Istace, 46, was confirmed as the Greens’ hopeful in the riding following a campaign launch at Waterwheel Park in Chemainus alongside BC Green Party leader Sonia Furstenau.
“I am excited to be the BC Greens candidate for North Cowichan-Nanaimo,” remarked Istace. “Our communities give us such hope. As a small business owner, I know the struggles families are facing now. I know how the uncertainty weighs on them and that’s part of what has inspired me to run in this election. Together I know we can overcome this adversity and come out as a stronger, more sustainable and cohesive community.”

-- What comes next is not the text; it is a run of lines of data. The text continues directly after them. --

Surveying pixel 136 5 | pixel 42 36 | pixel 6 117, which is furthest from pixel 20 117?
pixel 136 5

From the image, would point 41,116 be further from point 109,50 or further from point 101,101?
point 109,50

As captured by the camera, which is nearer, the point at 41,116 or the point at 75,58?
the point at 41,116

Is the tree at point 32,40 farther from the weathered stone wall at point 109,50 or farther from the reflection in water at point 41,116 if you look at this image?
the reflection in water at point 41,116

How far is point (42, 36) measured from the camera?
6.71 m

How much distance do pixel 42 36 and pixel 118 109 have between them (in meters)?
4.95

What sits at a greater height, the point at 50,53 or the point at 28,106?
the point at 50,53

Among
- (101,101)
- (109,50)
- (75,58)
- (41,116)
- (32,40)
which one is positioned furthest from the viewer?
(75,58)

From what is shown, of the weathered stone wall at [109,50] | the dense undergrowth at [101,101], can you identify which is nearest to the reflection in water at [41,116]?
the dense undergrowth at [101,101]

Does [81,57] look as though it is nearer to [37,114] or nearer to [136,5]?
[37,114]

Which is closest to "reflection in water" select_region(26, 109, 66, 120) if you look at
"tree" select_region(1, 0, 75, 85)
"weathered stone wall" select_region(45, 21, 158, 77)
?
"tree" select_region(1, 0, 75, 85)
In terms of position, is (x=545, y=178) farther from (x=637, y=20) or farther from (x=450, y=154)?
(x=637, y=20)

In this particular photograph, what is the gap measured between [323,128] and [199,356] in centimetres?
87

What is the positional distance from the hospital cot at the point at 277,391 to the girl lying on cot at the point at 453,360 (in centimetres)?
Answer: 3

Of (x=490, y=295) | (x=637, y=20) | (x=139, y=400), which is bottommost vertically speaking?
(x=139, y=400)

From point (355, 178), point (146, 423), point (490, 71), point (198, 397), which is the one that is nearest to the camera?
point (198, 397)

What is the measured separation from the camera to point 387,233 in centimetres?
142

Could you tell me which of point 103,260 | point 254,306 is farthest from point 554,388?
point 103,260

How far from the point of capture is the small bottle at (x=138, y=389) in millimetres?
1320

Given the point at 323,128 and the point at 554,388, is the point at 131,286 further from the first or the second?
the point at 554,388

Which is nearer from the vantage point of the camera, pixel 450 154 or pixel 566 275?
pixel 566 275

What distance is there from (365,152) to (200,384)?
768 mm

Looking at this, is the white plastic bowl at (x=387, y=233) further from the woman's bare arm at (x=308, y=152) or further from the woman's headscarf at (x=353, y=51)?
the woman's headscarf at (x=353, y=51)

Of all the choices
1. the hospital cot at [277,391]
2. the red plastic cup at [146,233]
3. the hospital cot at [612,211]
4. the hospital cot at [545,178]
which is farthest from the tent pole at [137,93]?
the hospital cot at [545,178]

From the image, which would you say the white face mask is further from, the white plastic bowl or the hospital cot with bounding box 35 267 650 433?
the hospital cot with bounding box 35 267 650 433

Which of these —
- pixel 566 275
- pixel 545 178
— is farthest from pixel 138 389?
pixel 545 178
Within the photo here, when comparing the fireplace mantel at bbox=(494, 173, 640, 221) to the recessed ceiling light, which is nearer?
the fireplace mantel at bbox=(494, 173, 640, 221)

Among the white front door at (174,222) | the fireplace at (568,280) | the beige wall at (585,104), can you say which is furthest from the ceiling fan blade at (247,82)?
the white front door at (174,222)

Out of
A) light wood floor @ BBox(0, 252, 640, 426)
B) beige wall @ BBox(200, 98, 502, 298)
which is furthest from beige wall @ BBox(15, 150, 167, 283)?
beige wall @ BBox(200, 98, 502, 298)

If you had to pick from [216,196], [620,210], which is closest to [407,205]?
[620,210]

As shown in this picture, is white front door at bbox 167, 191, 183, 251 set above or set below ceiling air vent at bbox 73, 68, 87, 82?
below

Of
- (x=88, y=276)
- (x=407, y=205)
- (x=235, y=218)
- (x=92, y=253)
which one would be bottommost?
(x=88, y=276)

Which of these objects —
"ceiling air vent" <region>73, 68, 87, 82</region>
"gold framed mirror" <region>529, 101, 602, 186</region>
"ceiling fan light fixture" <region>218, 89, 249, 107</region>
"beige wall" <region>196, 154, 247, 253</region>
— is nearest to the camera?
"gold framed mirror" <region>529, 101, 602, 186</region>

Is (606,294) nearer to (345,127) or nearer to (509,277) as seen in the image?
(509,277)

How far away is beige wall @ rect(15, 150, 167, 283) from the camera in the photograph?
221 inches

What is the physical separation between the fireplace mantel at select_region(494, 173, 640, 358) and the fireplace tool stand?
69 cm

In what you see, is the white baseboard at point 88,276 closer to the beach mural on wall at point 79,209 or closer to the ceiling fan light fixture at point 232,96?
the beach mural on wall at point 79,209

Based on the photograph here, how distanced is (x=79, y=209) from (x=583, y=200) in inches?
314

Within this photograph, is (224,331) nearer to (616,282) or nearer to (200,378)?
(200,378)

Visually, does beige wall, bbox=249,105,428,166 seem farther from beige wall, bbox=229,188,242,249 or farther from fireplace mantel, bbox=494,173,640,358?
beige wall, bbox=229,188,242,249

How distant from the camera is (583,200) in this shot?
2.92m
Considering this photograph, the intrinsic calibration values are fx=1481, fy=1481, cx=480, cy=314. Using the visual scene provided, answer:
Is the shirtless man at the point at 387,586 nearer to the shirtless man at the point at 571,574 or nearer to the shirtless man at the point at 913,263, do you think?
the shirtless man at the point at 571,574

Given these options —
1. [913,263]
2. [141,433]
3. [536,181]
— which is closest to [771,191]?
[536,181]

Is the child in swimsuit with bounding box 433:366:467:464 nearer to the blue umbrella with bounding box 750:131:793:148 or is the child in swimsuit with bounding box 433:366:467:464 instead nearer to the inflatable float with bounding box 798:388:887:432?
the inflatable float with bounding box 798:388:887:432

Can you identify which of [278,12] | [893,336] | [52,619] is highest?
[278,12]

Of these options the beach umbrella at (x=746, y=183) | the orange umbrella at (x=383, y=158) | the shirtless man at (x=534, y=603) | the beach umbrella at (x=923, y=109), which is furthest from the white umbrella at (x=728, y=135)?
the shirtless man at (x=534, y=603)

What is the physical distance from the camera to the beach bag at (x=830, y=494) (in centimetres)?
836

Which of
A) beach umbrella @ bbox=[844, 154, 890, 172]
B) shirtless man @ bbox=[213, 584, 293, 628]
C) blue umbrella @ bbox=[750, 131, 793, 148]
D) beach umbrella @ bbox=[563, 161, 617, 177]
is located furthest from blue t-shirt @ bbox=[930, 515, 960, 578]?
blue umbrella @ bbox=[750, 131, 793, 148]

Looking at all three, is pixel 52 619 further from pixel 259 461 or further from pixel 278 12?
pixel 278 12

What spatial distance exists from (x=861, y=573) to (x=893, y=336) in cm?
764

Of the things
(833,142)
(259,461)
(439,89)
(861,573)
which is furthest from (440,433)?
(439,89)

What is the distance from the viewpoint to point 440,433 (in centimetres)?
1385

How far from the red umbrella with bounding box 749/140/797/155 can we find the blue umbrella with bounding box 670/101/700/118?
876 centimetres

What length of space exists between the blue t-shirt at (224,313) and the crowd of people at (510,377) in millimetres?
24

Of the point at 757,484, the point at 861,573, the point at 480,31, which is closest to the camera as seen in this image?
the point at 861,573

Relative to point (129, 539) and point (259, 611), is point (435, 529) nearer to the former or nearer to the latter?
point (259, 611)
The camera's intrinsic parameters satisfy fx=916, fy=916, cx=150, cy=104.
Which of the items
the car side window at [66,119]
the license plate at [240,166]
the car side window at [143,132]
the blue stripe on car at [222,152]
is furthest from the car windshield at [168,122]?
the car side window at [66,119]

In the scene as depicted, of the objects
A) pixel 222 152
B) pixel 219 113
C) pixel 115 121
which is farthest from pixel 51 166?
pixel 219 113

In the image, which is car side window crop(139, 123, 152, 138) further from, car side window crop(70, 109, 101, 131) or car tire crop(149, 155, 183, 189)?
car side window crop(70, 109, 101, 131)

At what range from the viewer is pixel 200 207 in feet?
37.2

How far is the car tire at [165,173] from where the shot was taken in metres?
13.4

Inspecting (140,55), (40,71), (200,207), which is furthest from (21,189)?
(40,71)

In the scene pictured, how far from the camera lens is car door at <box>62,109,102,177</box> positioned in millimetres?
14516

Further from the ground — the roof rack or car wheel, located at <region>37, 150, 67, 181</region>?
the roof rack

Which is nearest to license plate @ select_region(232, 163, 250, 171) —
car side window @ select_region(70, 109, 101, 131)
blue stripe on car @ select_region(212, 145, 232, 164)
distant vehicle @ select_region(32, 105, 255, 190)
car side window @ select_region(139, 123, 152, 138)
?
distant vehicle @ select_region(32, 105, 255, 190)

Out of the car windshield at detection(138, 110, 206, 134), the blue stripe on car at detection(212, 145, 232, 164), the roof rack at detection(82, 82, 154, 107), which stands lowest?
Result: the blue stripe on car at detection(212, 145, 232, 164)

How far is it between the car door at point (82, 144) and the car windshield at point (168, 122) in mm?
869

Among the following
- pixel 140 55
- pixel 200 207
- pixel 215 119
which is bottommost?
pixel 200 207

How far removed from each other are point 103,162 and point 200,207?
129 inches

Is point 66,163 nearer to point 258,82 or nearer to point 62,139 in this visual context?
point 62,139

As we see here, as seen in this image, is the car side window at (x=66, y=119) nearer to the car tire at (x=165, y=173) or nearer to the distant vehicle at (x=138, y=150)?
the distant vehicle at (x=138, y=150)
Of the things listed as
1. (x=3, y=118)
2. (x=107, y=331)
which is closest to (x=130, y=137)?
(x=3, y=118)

Istace and wife Judy came to Chemainus from Saskatchewan coming up to seven years ago this fall. They have a son Brandon, 21, and daughter Jaiden, 19.
Istace previously spent 21 years in the oil and gas industry that ultimately led to operations management and technical sales. Istace served two terms as a city councillor in Estevan, Saskatchewan.
He’s always been passionate about community involvement, serving on the board of directors for the Chemainus Business Improvement Association — including the presidency — and the Cowichan Trail Stewardship Society for the past five years.
For more than 18 years, he’s been a small business owner as well as a writer and photographer in the tourism field while mentoring with the Alpine Club of Canada, Federation of Mountain Clubs of BC and Island Mountain Ramblers.
Istace’s priorities for Nanaimo-North Cowichan include developing affordable housing for the riding.
“We’re actively seeing people struggling with wages and being able to afford to live here,” he said. “How can we make housing attainable so that everyone can live here and enjoy it, not just those with the privilege and the means?”
Istace is also looking to take action on the opioid crisis and increase mental health services to respond to the crisis.
On the economy, he’s prioritizing local businesses and supporting the forest industry.
“We need to focus on being sustainable on a Vancouver Island level and a B.C. level,” Istace said.
—with a file from Cole Schisler, Ladysmith Chronicle.